Queixas em alta no país
O cenário nacional mostra a dimensão do problema. Dados do Ministério da Justiça revelam que, desde a entrada em vigor da regulamentação em 2025, já foram contabilizadas mais de mil queixas no portal Consumidor.gov.br contra 23 casas de apostas on-line.
Entre os principais problemas relatados estão bloqueios de contas sem explicação, bônus com regras ocultas, atrasos em pagamentos de prêmios e atendimento ineficiente. Só de janeiro a abril, mais de mil consumidores recorreram a canais oficiais para denunciar irregularidades.
Das 376 reclamações classificadas em detalhes pelo Ministério, 21% tratam de não cumprimento de ofertas ou serviços, enquanto 17% envolvem suspensões indevidas de contas. Outros pontos recorrentes são dificuldades de reembolso e falhas em transferências.
“É um setor de alto risco.

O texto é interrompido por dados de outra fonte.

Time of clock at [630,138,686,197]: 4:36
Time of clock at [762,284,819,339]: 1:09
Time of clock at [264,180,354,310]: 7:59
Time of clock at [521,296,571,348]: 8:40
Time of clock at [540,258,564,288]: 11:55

Muitos brasileiros são atraídos por promessas ilusórias de ganhos rápidos, em um ambiente pouco transparente e, por vezes, abusivo”, afirmou Wadih Damous, secretário Nacional do Consumidor, ao avaliar a situação.
Entre o vício e a ilusão
Especialistas em saúde mental e comportamento do consumidor têm feito alertas sucessivos: a dinâmica das apostas virtuais segue lógica semelhante à dos jogos de azar tradicionais, com alto potencial de vício. O impacto é ainda mais severo em comunidades vulneráveis, onde famílias chegam a comprometer parte da renda básica em busca do lucro fácil prometido pelas propagandas.
O risco é real. Pesquisa da Senacon identificou relatos de consumidores que chegaram a sofrer “mal-estar físico ou psicológico” em decorrência do serviço, além de contratos com cláusulas consideradas abusivas.
Leão x Tigre
O fenômeno das bets não pode ser visto isoladamente. Para a presidente da FCDL-MS, Inês Santiago, o crescimento desse mercado tem raízes em um problema estrutural: a alta carga tributária brasileira.

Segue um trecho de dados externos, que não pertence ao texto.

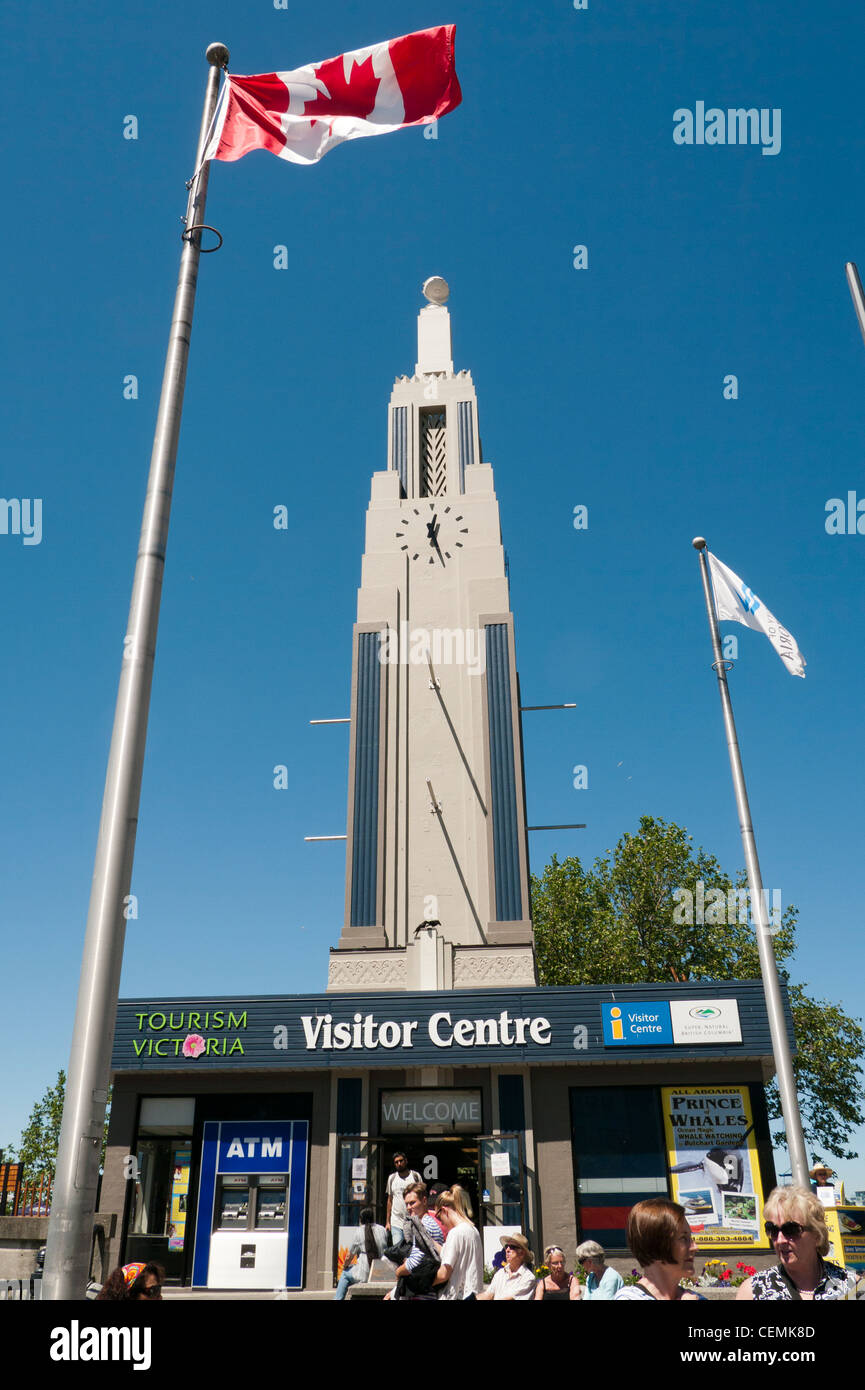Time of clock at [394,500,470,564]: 12:27
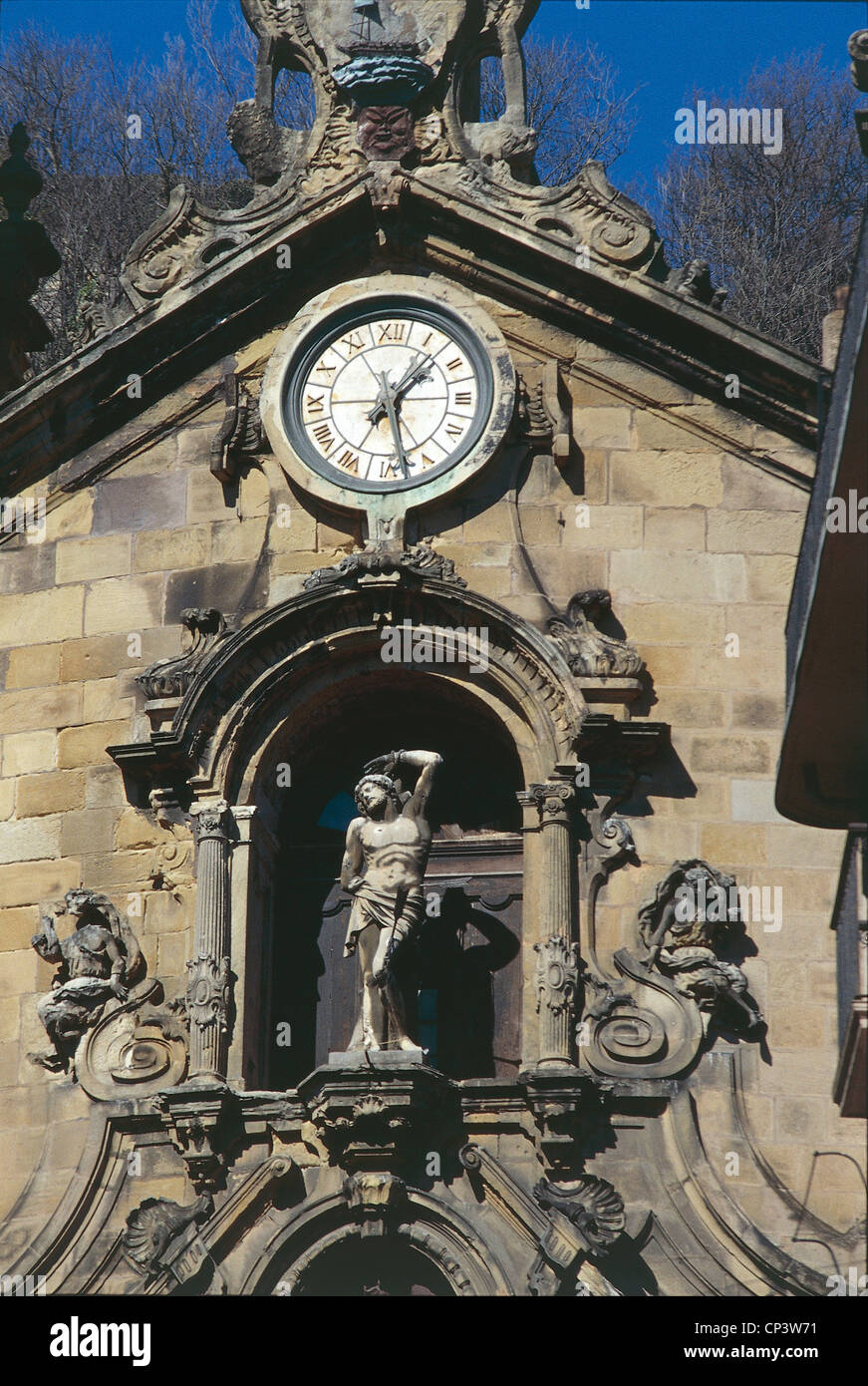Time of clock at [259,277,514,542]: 1:28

“No Brasil, o ‘jogo’ entre o Tigre e o Leão é a realidade financeira de milhões de brasileiros. Para fugir do Leão, que simboliza a tributação sufocante, muitos são levados a arriscar com o Tigre, que são as apostas virtuais”, explica.Ela ressalta que a carga tributária, que em 2024 atingiu 32,32% do PIB — o maior patamar em 15 anos, limita a renda disponível das famílias, restringe o consumo e sufoca pequenos negócios.
O resultado é um paradoxo: em vez de movimentar a economia formal, parte do dinheiro acaba canalizado para plataformas de entretenimento financeiro, muitas sediadas fora do país.
Estima-se que mais de 22 milhões de brasileiros tenham apostado online apenas no último mês, movimentando cifras que variam de R$ 100 a R$ 3 mil por pessoa, dependendo da faixa etária.
“O Tigre representa um risco visível, mas passageiro. Já o Leão é silencioso e persistente. Quando o Estado falha em criar condições para que o cidadão evolua com seu trabalho, ele acaba empurrado para alternativas instáveis”, conclui a presidente da Federação.
Regulação em andamento
Apesar dos problemas, a regulamentação do setor começou a avançar. Desde janeiro, apenas empresas com autorização do Ministério da Fazenda e domínio .bet.br podem operar legalmente no Brasil.
Além disso, todas devem estar cadastradas na plataforma Consumidor.gov.br, como forma de ampliar a proteção aos apostadores.
Um acordo de cooperação técnica entre a SPA (Secretaria de Prêmios e Apostas) e a Senacon prevê ainda ações conjuntas de fiscalização e educação financeira, incluindo a produção de materiais de orientação tanto para consumidores quanto para órgãos de defesa.
“O objetivo é criar um mercado mais seguro e transparente, capaz de prevenir abusos e garantir que os apostadores tenham seus direitos respeitados”, afirma o secretário de Prêmios e Apostas, Regis Dudena.
O que fazer em caso de abuso
O Procon-MS orienta que consumidores desconfiem de bônus excessivos, leiam com atenção os termos de uso e não usem apostas como fonte de renda. Em caso de dúvidas ou reclamações, os canais oficiais de atendimento são: Disque Procon 151, aplicativo MS Digital e site www.procon.ms.gov.br.